There has been a wave of new conversion programmes announced this year, as in a tough airfreight marketplace many air cargo carriers are opting for conversions as they are proving more cost effective.
Andrews tells Air Cargo Week the market is strong and there is intense competition with multiple supplemental type certificates on narrowbody freighters, adding: “The market is very competitive, but there is enough business to go around.”
For PEMCO, he notes China is arguably one of the most important markets and SF Airlines is one of its long time customers whose Boeing 737 fleet consists of 100 per cent PEMCO-converted aircraft. PEMCO has carried out 16 conversions for SF while three more are set to be delivered to the fast growing courier carrier’s cargo fleet by the end of 2016.
This year, PEMCO also tied up a deal to assist Chinese-based Guangdong Long Hao Aviation Group’s signing an agreement for a 737-300 P2F conversion with options for additional aircraft. It will be converted by PEMCO’s partner, STAECO in Jinan Shandong, China, and is scheduled for redelivery in October.
Andrews explains that an average PEMCO conversion is in line with average market costs and turn times are 90 days from induction to redelivery and he notes as lots of aircraft are being retired, it means there are a lot of passenger aircraft being replaced, which makes the feedstock a “rich environment.”
However, Andrews says PEMCO sees the 737-300 and -400 feedstock slowing down, making freighter customers turn to the NextGen aircraft.
PEMCO has added new services to support converted aircraft operators and MRO customers.

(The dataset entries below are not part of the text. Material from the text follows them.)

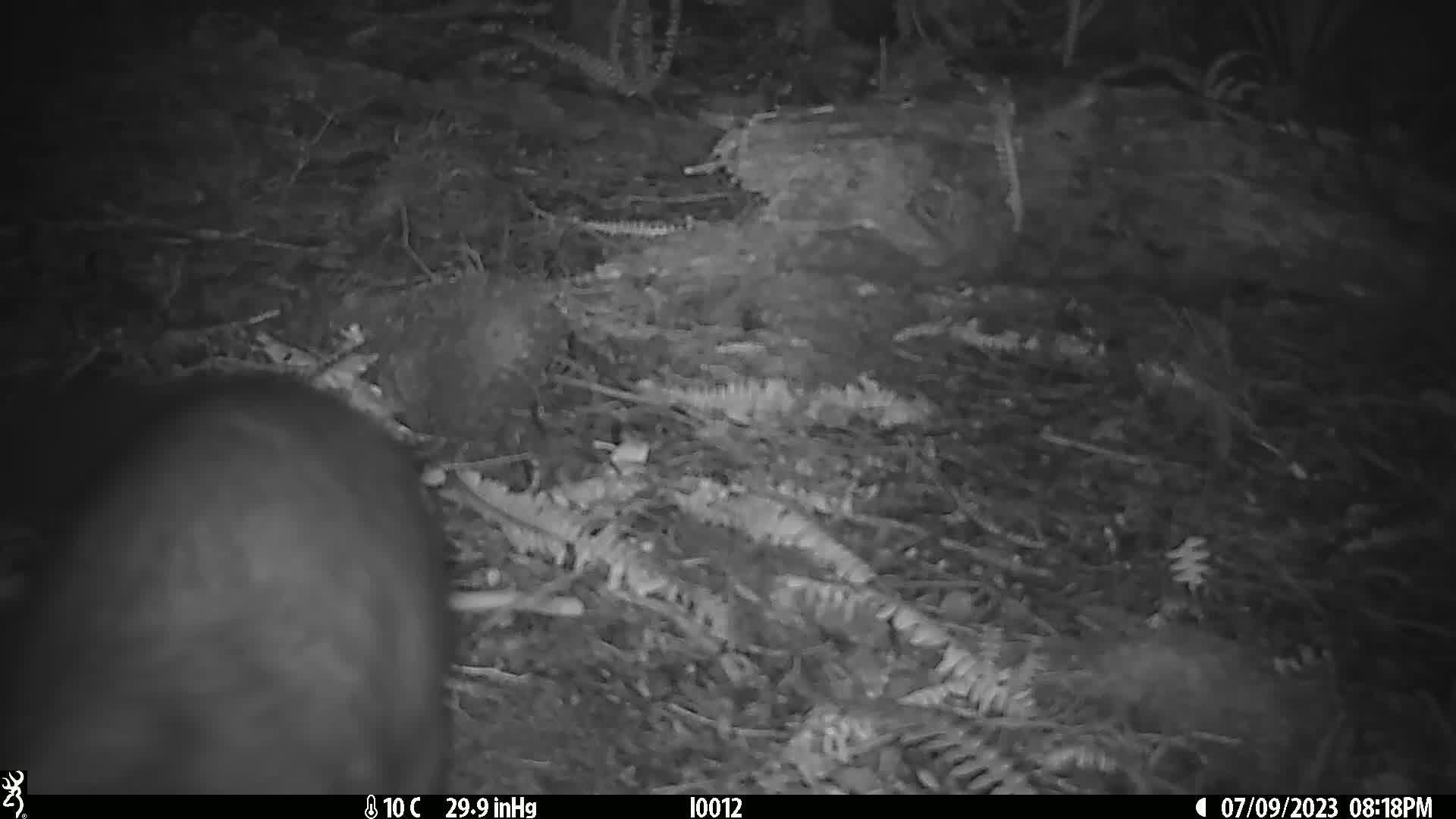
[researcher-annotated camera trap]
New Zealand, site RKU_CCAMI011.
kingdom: Animalia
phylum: Chordata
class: Mammalia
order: Diprotodontia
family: Phalangeridae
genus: Trichosurus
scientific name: Trichosurus vulpecula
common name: common brushtail possum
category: possum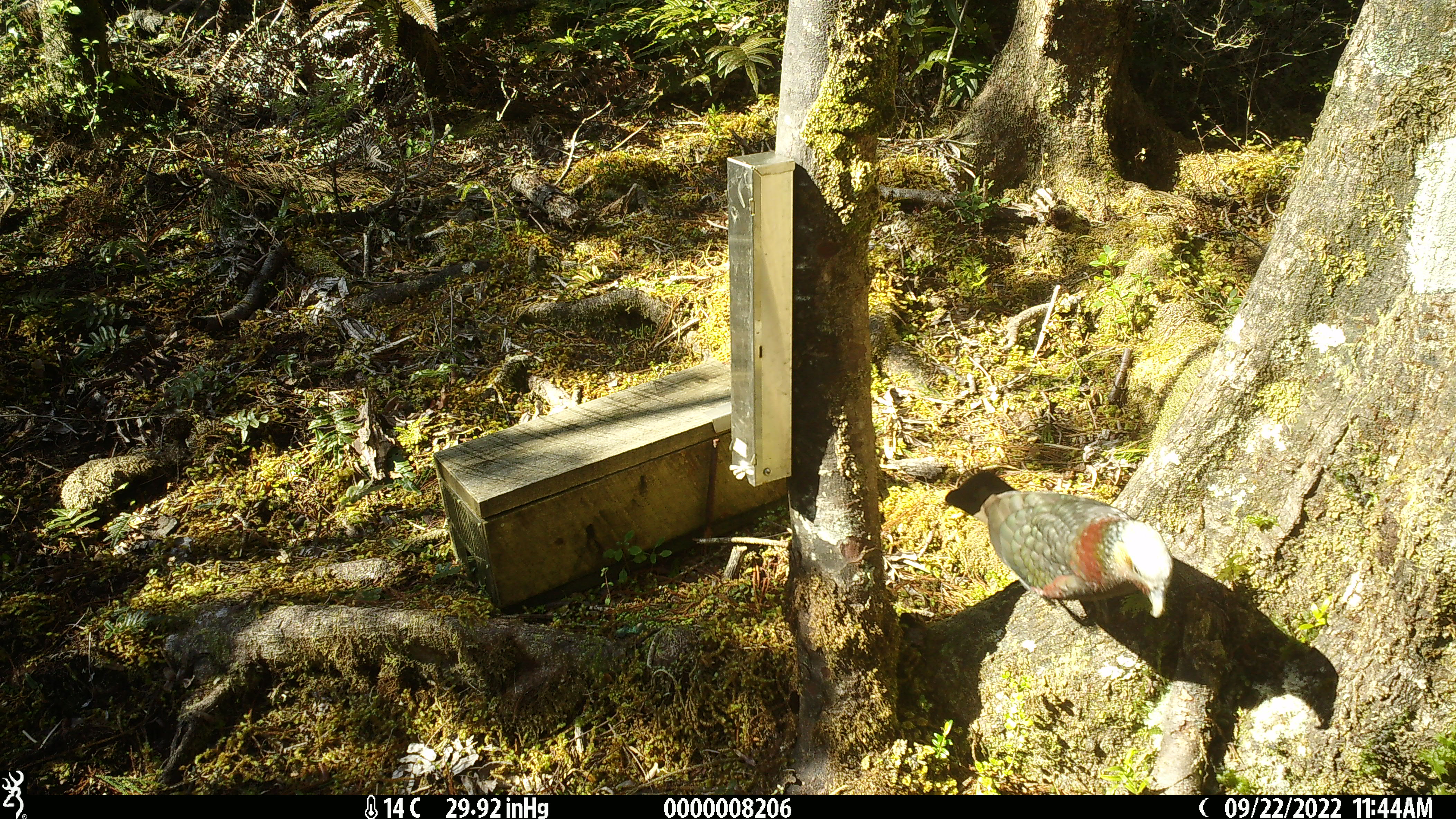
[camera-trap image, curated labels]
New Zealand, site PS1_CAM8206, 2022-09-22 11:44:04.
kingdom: Animalia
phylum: Chordata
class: Aves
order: Psittaciformes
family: Strigopidae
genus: Nestor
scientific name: Nestor meridionalis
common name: kaka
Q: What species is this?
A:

These include training for liaison engineers, customised electronic weight and balance load charts, certification consulting services, and MRO consulting services.
However, he says carriers are reaping the rewards of PEMCO-converted aircraft: “Operators are getting the most structural payload and total useable volume, best-in-class fuel efficiency due to the no trim design, a network of strategic partners around the world, and multiple variants (full-freighter, quick change, and combi) to fit their needs. There are still PEMCO freighters flying that were converted in 1991.”